It should be noted that whenever using products such as glues and paints that proper ventilation is required. Certain products listed are solvent-based and can eat through materials that they’re not supposed to be used on. So like the saying “measure twice, cut once” when cutting wood, make sure you know what materials are safe for your various model railroading adhesives and glues. Follow all product instructions and safety guidelines when using them.

White glue

A bottle of Elmer’s white glue
White glue like Elmer’s Glue-All is useful for bonding porous materials like wood and paper. It also works well to glue scenery materials to layouts. Bryson Sleppy photo

White glue is a synthetic polyvinyl acetate emulsion adhesive that dries clear. At full strength, it’s useful for bonding wood and similarly porous materials. It’s commonly thinned with water to apply scenery texturing materials. White glue is useful for applying scenery materials such as ground foam and trees to model railroad layouts.

Wood glue

Three bottles of glue on a workbench
Not all wood glues are created equal. Choosing the correct glue will ensure your structure will stay together for years to come. Titebond original (right) is an interior formula, making it a poor choice for an outdoor project. Steve Sweeney photo

These glues are part of a family of aliphatic resins with different setting and bonding characteristics useful for models made of wood, paper, and other porous materials. Carpenter’s glue will clean up with water but doesn’t soften with water once it cures.

Scenic cement

A bottle of Woodland Scenics Scenic Cement
Scenic cement can be bought pre-mixed from manufacturers like Woodland Scenics. This works great for applying fine scenery materials. Bryson Sleppy photo

Scenic cement is similar to a dilution of white glue with tap water. Dilute white glue for scenery by mixing one part glue to three parts tap water (1:3 ratio). Alternately, matte medium like Mod Podge can be diluted by the same ratio to make scenery cement. If you prefer to not mix your own, companies like Woodland Scenics offer pre-mixed bottles of scenery cement. This is useful for applying fine scenery materials and ballast.

Hot glue producer uses hot glue gun to fasten together cardboard strips on a workbench
Hot glue is a fast way to stick together cardboard strips.

Hot glue is an adhesive that starts as a solid stick, but when heated, melts to become tacky — ideal for bonding cardboard strips, tempered hardboard, and cork roadbed to each other or to wood. Although the glue and the tip of the glue gun can be hot enough to burn skin, the glue cools in minutes.

Dataset content =
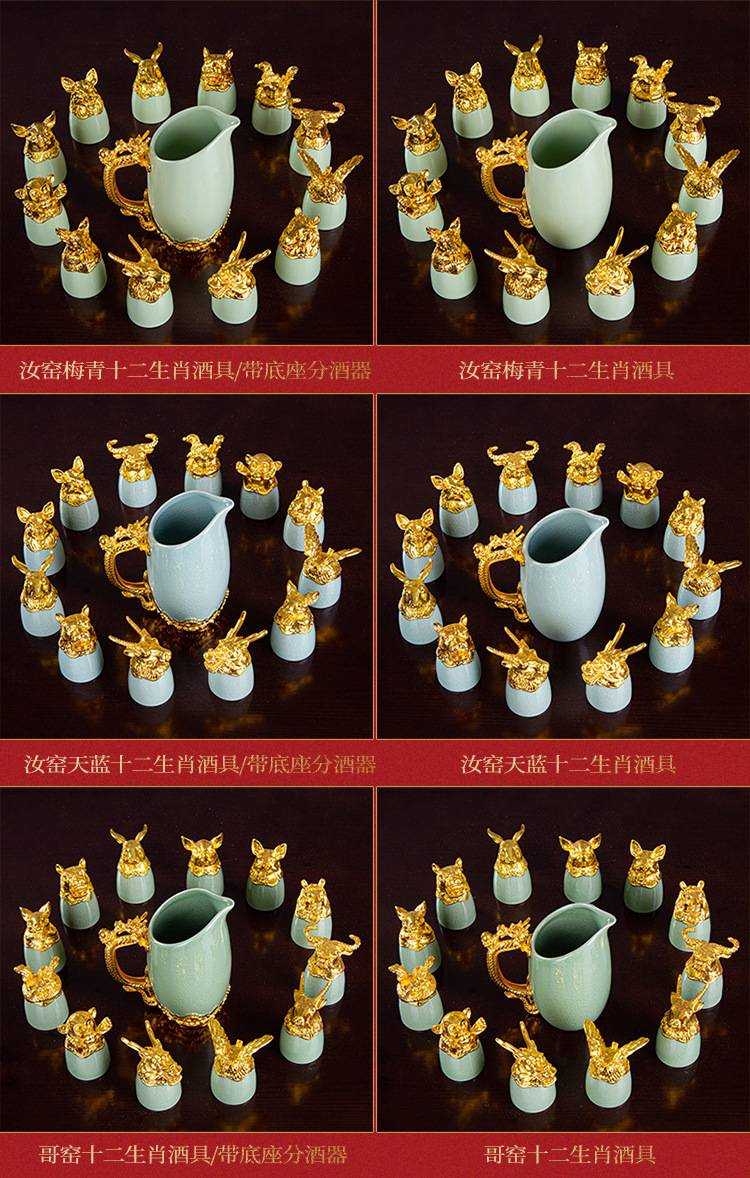 汝窑梅青十二生肖酒具/带底座分酒器

汝窑梅青十二生肖酒具

汝窑天蓝十二生肖酒具/带底座分酒器

汝窑天蓝十二生肖酒具

哥窑十二生肖酒具/带底座分酒器

哥窑十二生肖酒具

How to complete this task =
Copy the model railroad glue guide starting at the words "These glues are" and stopping after "materials and ballast.", replacing "tap water" with "distilled water" everywhere it appears.

Task output =
These glues are part of a family of aliphatic resins with different setting and bonding characteristics useful for models made of wood, paper, and other porous materials. Carpenter’s glue will clean up with water but doesn’t soften with water once it cures.

Scenic cement

A bottle of Woodland Scenics Scenic Cement
Scenic cement can be bought pre-mixed from manufacturers like Woodland Scenics. This works great for applying fine scenery materials. Bryson Sleppy photo

Scenic cement is similar to a dilution of white glue with distilled water. Dilute white glue for scenery by mixing one part glue to three parts distilled water (1:3 ratio). Alternately, matte medium like Mod Podge can be diluted by the same ratio to make scenery cement. If you prefer to not mix your own, companies like Woodland Scenics offer pre-mixed bottles of scenery cement. This is useful for applying fine scenery materials and ballast.